Максиму Петровичу стало даже немного обидно — смотри-ка, как захватила ее стихия. Пловец он был неважный, поплавал немного, понырял возле берега и стал нетерпеливо поглядывать в сторону Ланиной. Она словно почувствовала его взгляд, резко повернула обратно, так и не достигнув другого берега, хотя до него было — рукой подать. Возвращалась довольная, сияющая. Когда до Зорина оставалось несколько метров, она вдруг резко ударила рукой по воде и обдала его веером сверкающих брызг. Задорно крикнула:
— А ну, секретарь, кто кого! — И начала, смеясь и по-девчоночьи взвизгивая от радости, колотить по зеркальной глади, направляя на него водяной вихрь.
А он уже и позабыл, что он — секретарь. Ему было легко, свободно рядом с этой удивительно естественной женщиной. Он, словно мальчишка, тоже колотил по воде ладонями, стараясь, чтобы его водяная завеса была более мощной и веерной, и тоже хохотал легко и самозабвенно, радуясь солнцу, небу, радужным брызгам, — жизни.
И вдруг замер и, оглушенный, закрыл глаза.
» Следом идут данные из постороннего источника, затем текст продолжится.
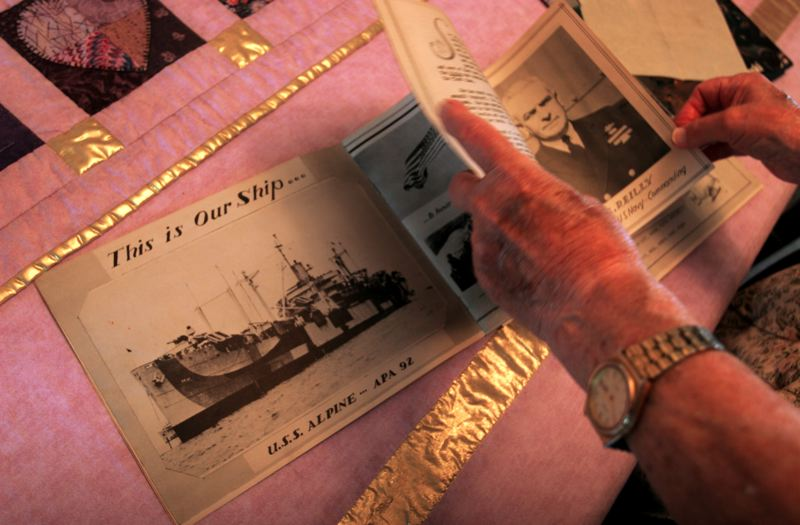 Jim Bean goes through his ship's yearbook from WWII. The vessel he served on is shown on the open page. OUTLOOK PHOTO: JIM CLARK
Он и сам понять не мог, как это произошло, — только руки его в какое-то мгновение обвили тонкую талию, робко, но неодолимо, словно против своей воли, скользнули вверх, коснулись упругой, мраморной груди. Ему казалось, что он вот-вот лишится чувств. Ему не позволили это нежные, с шелковистой кожей руки, радостно и в то же время беззащитно обвившие его шею.
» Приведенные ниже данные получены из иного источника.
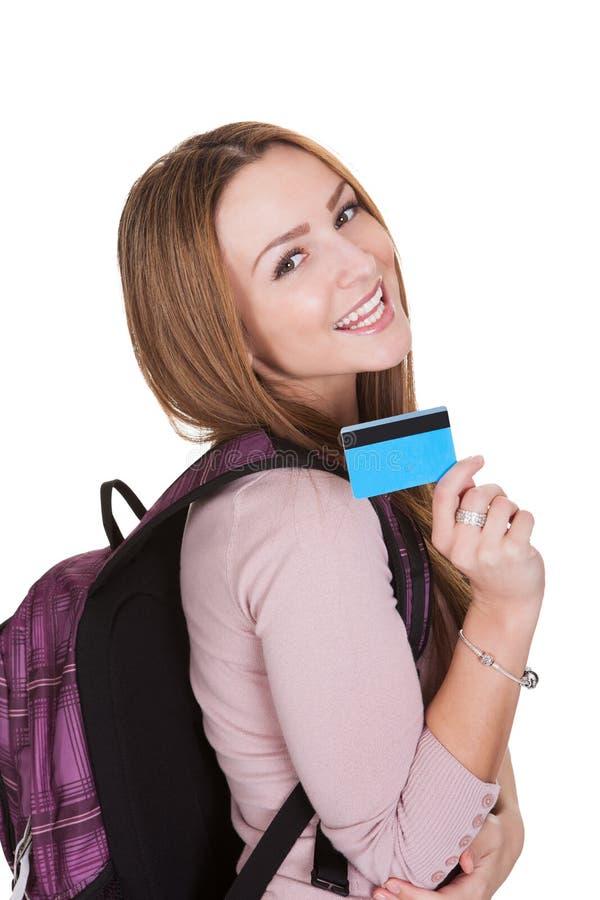 Carta di credito della tenuta della studentessa sopra fondo bianco fotografia stock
И вот перед ним эти руки спустя столько лет, полжизни почти. О чем она думает, рассматривая их? Может быть, они вспоминают одно и то же? И ей тоже видится тот солнечный день, который как-то выломился, выпал из его нормальной, привычной жизни? В тот день он не был секретарем райкома партии, мужем, отцом. Он был потерянным от восторга и счастья мужчиной. В тот день он познал, что такое любовь.
Они были раскованны и непосредственны, точно дети. Их ничто не смущало, не обременяли никакие условности, они отринули от себя все земные заботы. Ему тогда и в голову не пришло хоть на минуту задуматься над тем, что с ним происходит. Вспомнить об обязанностях, долге, приличиях, наконец. Он не казнился, не ужасался, ни в чем не упрекал себя, потому что тогда бы это было просто предательство — по отношению к этому лежащему рядом существу, которое он даже в мыслях не осмеливался назвать земным именем — женщина.
И в то же время она была женщиной. Потрясающей женщиной. У которой война украла молодость, и поцелуи, и ласки, и нежность. И она в тот день безумствовала сама и его сводила с ума.
Домой они возвращались молчаливые, обессилевшие от лавины накативших на них чувств. Когда до Подбужья осталось совсем немного, Максим Петрович попытался как-то прояснить ситуацию.
— Надежда Сергеевна… Надя, после того… ну, одним словом, нам надо серьезно поговорить…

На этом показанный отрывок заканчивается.